▶ **EXTRACT**
================================

The 2007 Australian Open was a Grand Slam tennis tournament held in Melbourne, Australia from 15 January until 28 January 2007.

The total prize pool was set at exactly A$20 million, with the winners of both the men's and women's singles competition each receiving A$1,281,000. Over 500 players competed in 2007. The main draw for singles and doubles was released on Friday 12 January 2007.

In Mixed Doubles, the scoring system was changed. Should both teams in a match become one set apiece, a match tie break will take part in the final set where the first team to score ten points wins the match. If the score for the match tie break becomes 9–9, a difference by two is required to win the game (e.g. 11–9, 12–10, etc.).

================================

▶ **INFORMATION SHOWN**

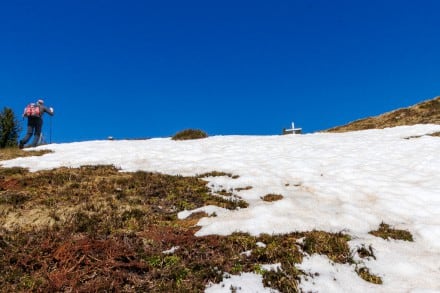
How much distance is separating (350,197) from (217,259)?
16.4 ft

================================

▶ **GIVEN EXERCISE 1**
Translate this sentence from the passage on the 2007 Australian Open into French: "The main draw for singles and doubles was released on Friday 12 January 2007."
▶ **GIVEN EXERCISE 2**
Go on with the passage on the 2007 Australian Open, picking up after its final sentence.

▶ **WRITTEN REPLY 1**
Le tableau principal des simples et des doubles a été publié le vendredi 12 janvier 2007.

▶ **WRITTEN REPLY 2**
Notable stories

New technology used in line-calling

This was the first time that the tournament used the Hawk-Eye system in an official line-calling capacity, as an auxiliary to the human line judges. Players were given the opportunity to challenge a human line call if they believed it to be incorrect, by having Hawk-Eye confirm or overrule the original call. The system was installed on only one court being used for the tournament, in the Rod Laver Arena.

At the beginning of a set, the players were each given the opportunity to incorrectly challenge a maximum of two line calls during the set. A player who still had some incorrect challenges remaining was allowed to make an unlimited number of correct challenges, but when a player had no incorrect challenges remaining, his or her opportunity to challenge line calls was lost. Players received an extra incorrect challenge during a tiebreak. The players regained both challenges at the beginning of each set and also after every 12 games in the final deciding set. Unused challenges did not carry over when this happened.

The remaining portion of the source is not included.